» Texto de apoio
Bruno Carazza
Bolsonaro beneficiou a si mesmo e ao Congresso
Na última sexta-feira Jair Bolsonaro vetou diversos dispositivos da
reforma eleitoral aprovada pelo Congresso no âmbito da Lei nº 13.877.
Atendendo à pressão das redes sociais, o presidente posicionou-se contra
a possibilidade de aumento do fundo eleitoral, a eliminação de brechas
para a não aplicação da Lei da Ficha Limpa e o retorno da propaganda
partidária “gratuita” em rádio e TV - sem falar na farra que seria a
permissão de adoção de sistemas de contabilidade paralelo à prestação de
contas exigida pelo TSE.
[cabe lembrar que o Brasil vive sob uma ditadura do Congresso e que simplesmente o Poder Executivo só trabalho se o Poder Legislativo concordar;
não concordando, derruba veto presidencial, emite decreto legislativo e o que mais lhe aprouver.
Em complemento, tem o Poder Judiciário que, na maioria das vezes, atende ações contrárias às decisões do presidente da República.

» Dados de origem
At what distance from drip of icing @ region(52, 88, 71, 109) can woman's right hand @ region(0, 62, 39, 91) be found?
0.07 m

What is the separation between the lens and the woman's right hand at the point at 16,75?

» Exercícios propostos
• a. Cite todos os Poderes nomeados no texto de apoio.
• b. Transcreva o trecho do texto de apoio que começa em "[cabe lembrar que" e termina em "mais lhe aprouver.".

» Respostas
• a. Poder Executivo, Poder Legislativo e Poder Judiciário.

• b.
[cabe lembrar que o Brasil vive sob uma ditadura do Congresso e que simplesmente o Poder Executivo só trabalho se o Poder Legislativo concordar;
não concordando, derruba veto presidencial, emite decreto legislativo e o que mais lhe aprouver.